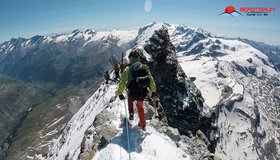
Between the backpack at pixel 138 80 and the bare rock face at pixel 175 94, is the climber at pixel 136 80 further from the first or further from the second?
the bare rock face at pixel 175 94

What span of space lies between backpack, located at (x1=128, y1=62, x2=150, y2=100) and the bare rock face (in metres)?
20.6

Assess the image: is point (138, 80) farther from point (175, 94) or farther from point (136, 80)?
point (175, 94)

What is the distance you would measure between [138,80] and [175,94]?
25.0 metres

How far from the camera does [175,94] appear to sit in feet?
137

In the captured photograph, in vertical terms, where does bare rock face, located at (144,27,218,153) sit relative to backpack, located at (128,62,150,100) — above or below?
below

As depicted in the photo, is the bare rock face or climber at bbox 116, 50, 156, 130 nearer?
climber at bbox 116, 50, 156, 130

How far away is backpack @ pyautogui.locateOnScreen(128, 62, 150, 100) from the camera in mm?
→ 17375

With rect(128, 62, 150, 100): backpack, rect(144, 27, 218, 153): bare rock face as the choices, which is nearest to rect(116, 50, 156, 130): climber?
rect(128, 62, 150, 100): backpack

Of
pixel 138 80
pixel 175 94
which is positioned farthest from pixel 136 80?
pixel 175 94

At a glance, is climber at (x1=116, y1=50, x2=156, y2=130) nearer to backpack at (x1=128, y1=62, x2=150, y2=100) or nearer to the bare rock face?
backpack at (x1=128, y1=62, x2=150, y2=100)

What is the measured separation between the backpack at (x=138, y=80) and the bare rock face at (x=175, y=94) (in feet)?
67.5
++++++++++++++++++++
Rewrite the listing from the line with "What is the measured" through the end of the listing as a two-column CSV with the header row text,answer. Each row should pair a text with its answer, with every field quoted and any line breaks turned into spaces.

◆ **EXERCISE RESPONSE**
text,answer
"What is the measured separation between the backpack at (x=138, y=80) and the bare rock face at (x=175, y=94) (in feet)?","67.5"